Two sperical images side-by-side.

The image on the left shows an RBF-type discretization for modeling in 3D spherical shells. The image on the right uses the discretization in the left image to show an example of 3D thermal convection in a highly convective regime. The red ball denotes the inner boundary, whereas blue denotes downwelling plumes and yellow denotes upwelling plumes. (Image courtesy Natasha Flyer.)

NCAR scientist Natasha Flyer is using an innovative method known as radial basis function (RBF) to model simple physical processes in the geosciences. The research is poised to offer a new way of solving equations that could significantly improve models used by atmospheric and solar scientists.

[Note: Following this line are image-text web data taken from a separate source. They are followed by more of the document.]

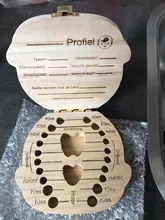 Caja de dientes de madera para bebé, organizador para guardar dientes de leche, Umbilica, inglés, holandés, español, portugués, francés, ruso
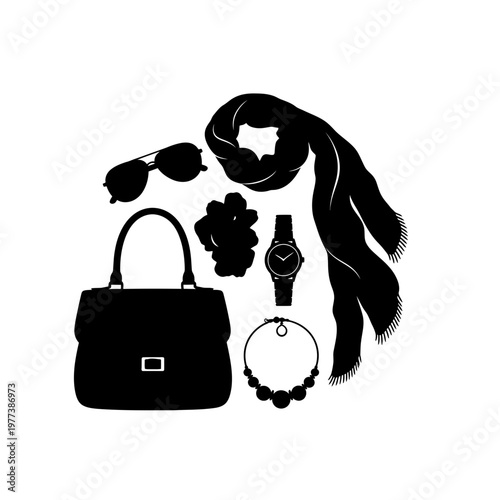 A black silhouette illustration of women's accessories including a handbag, sunglasses, scarf, flower, watch, and bracelet.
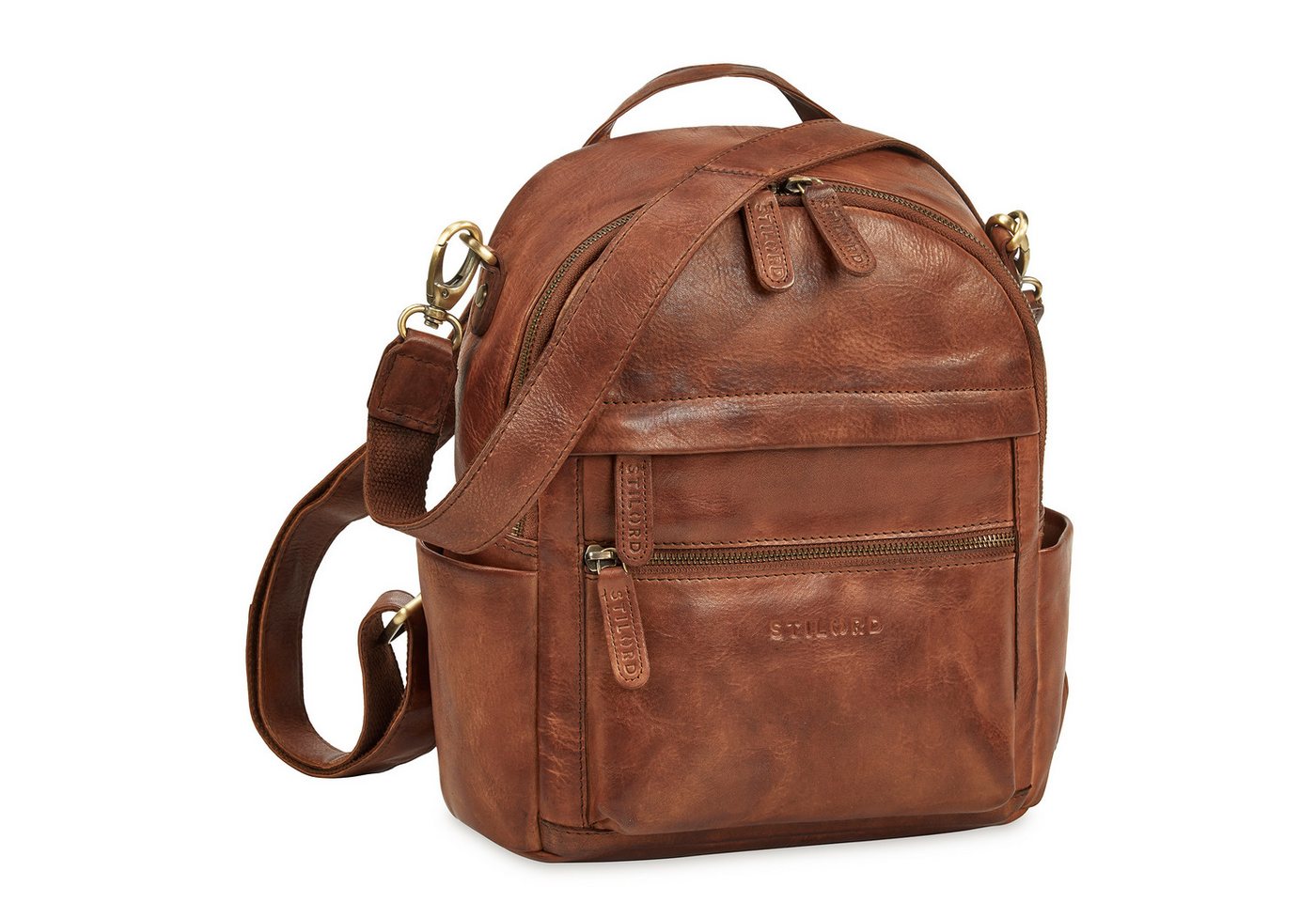 STILORD Cityrucksack "Regina" 2-in-1 Rucksack-Tasche 2 in 1 Damen Echt Leder Klein von STILORD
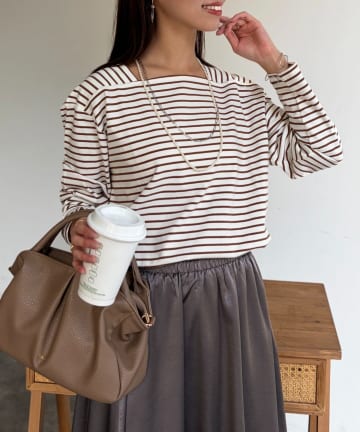 Chez toi(シェトワ) スクエアボーダーカットソー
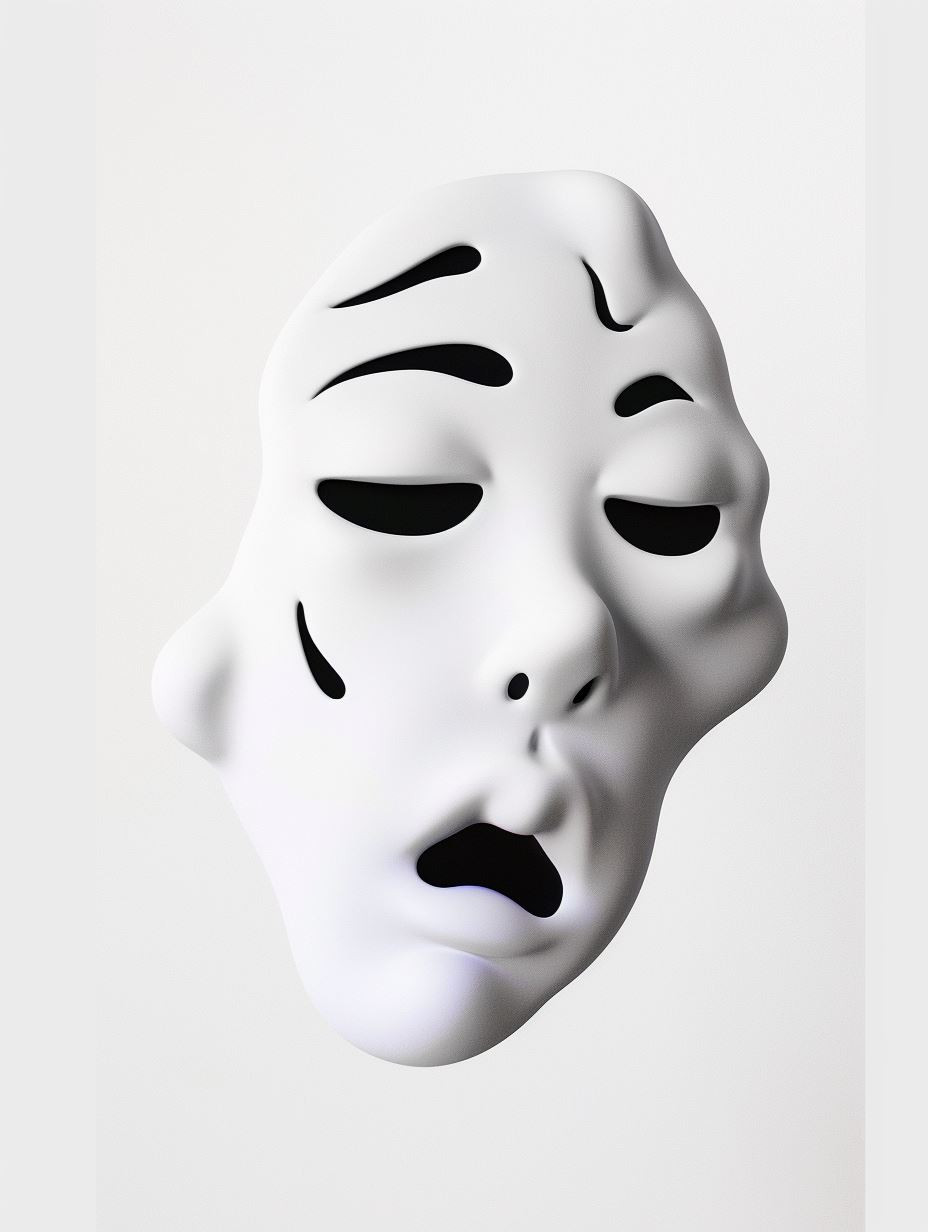 Surrealist Monochrome Facial Sculptures - Image 2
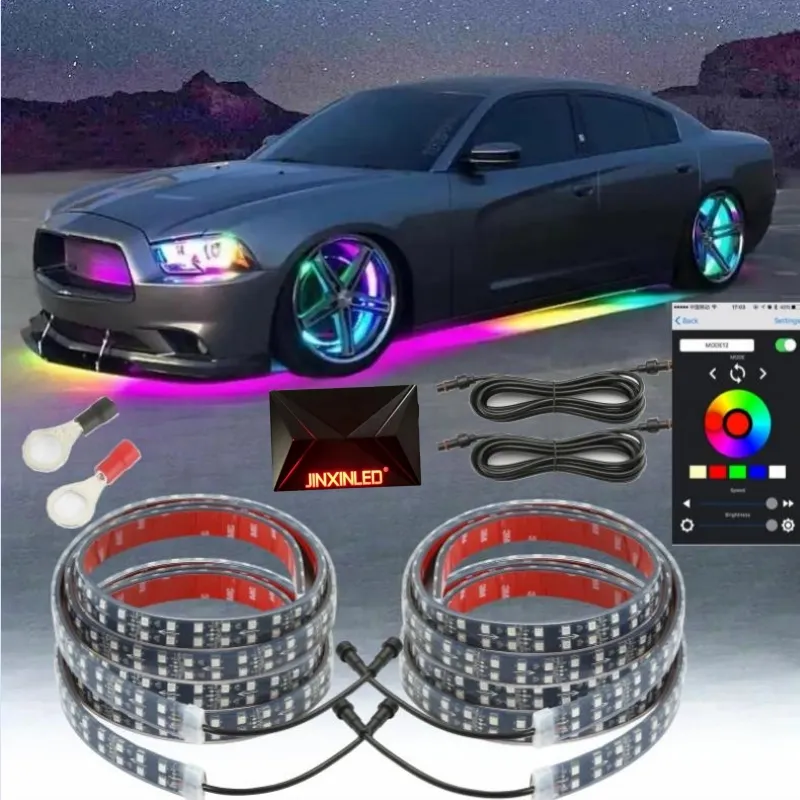 4 Uds RGB Chaising doble fila LED tiras de luz impermeable Underglow Light Kit otros accesorios de luz de coche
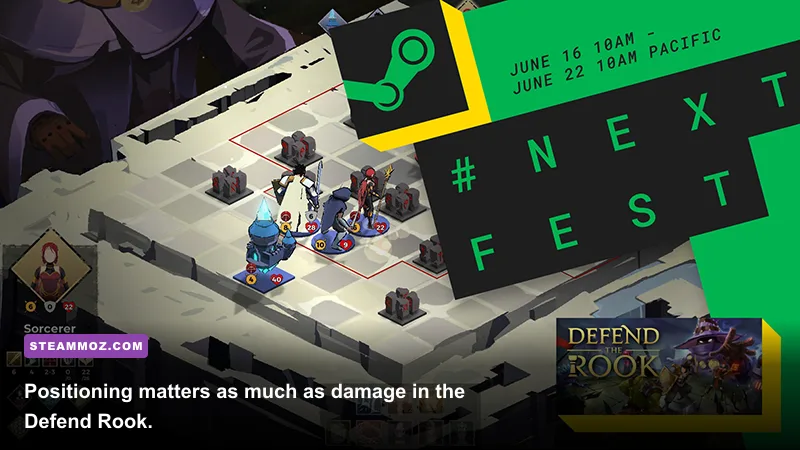 Defend the Rook tactical grid showing towers, heroes, and incoming enemies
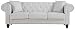 Classic Scroll Arm Chesterfield Sofa - Bonded Leather (White)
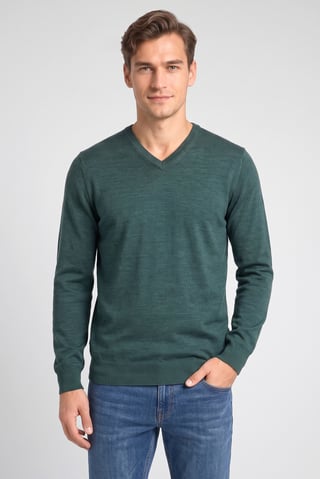Men Crew Neck Knitted Sweater, Green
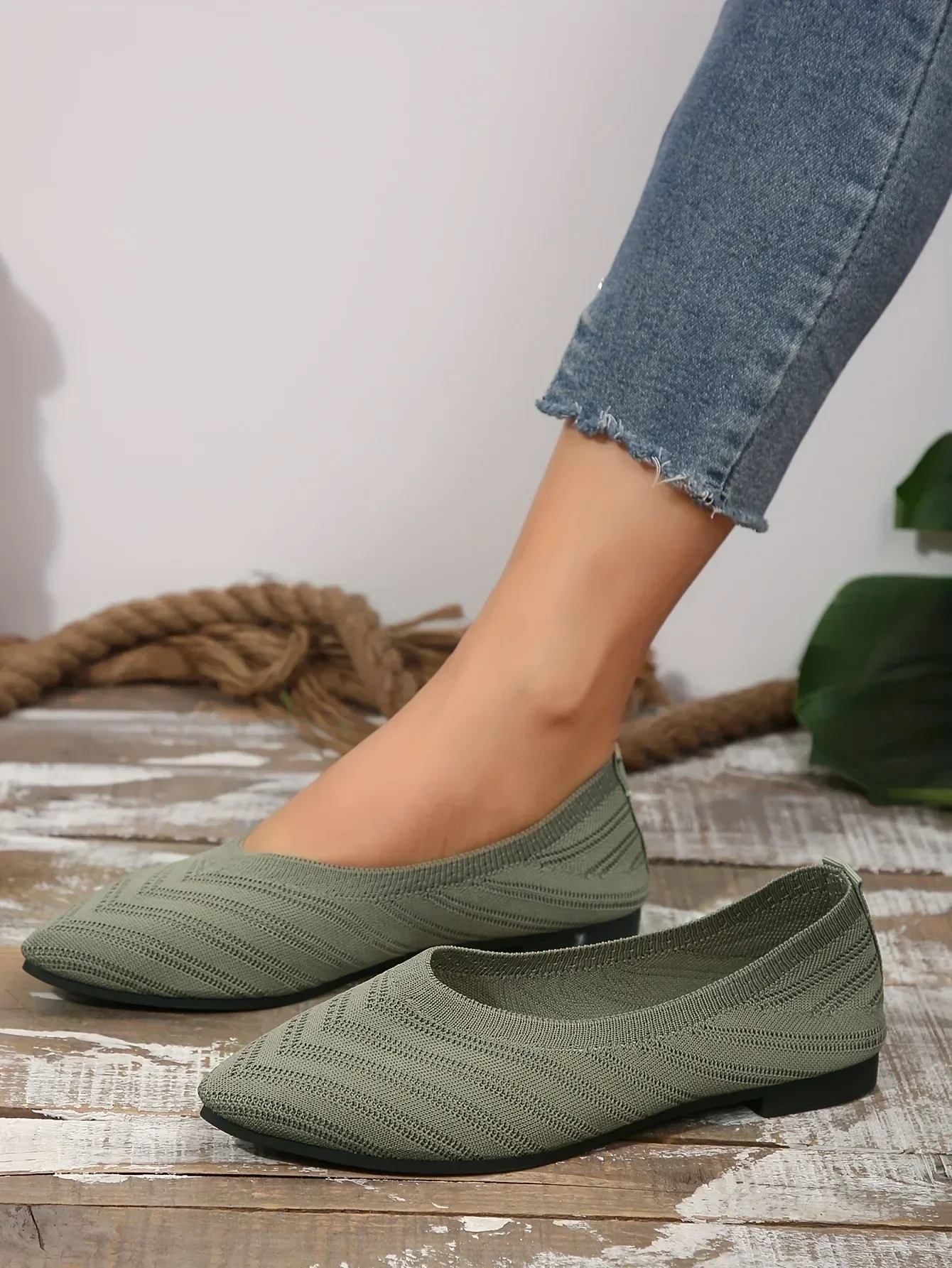 Solid Knitted Pointed-Toe Flats — Image 45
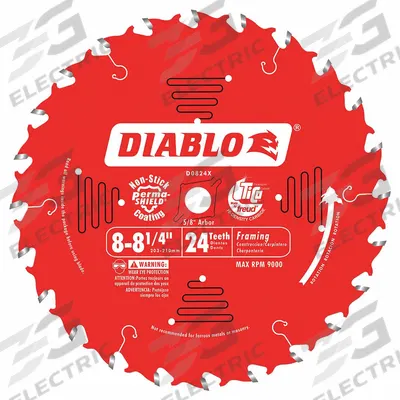 DIABLO Circular Saw Blade: 8 1/4 in Blade Dia., 24 Teeth, 0.09 in Cut Wd, 5/8 in Arbor Size - Wood-Cutting Blades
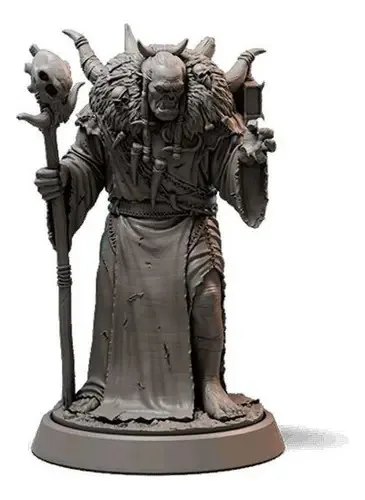 Miniatura Conspiração Orc Shaman Tamanho 20cm Rpg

In the context of physical modeling, RBFs are in the early stage of development, but they show great promise, according to Flyer. Unlike other methods employed in the geosciences, RBFs do not require the use of any meshes. They are naturally defined on scattered nodes in any number of dimensions, combining geometric flexibility with high accuracy. Instead, values are defined by their distance from one another, as opposed to their location in any particular coordinate systems. Because of this mesh-free character, the RBF approach is well suited to the variable resolution that is helpful when modeling atmospheric and solar phenomena.

Flyer has successfully applied RBFs to a number of physical processes: basic tsunami modeling, 3-D convection in Earth's mantle, and non-linear shallow water equations. She sees potential for the method's application to problems involving irregular geometries in multiple dimensions-for example, providing a better understanding of physical processes within the Sun's corona.

"I'm interested in creating highly accurate, yet numerically simple and elegant mathematical methods that will give strong insights into the workings of the Sun-Earth system," says Flyer, who is a mathematician by training. "I look at the basic underlying math of the equations that represent the physical models."

Flyer's work is especially groundbreaking because she is one of only a couple of researchers in the United States who develop RBFs for application to the geosciences. "If this works out, it's going to be an entirely new way to look at equations," she says.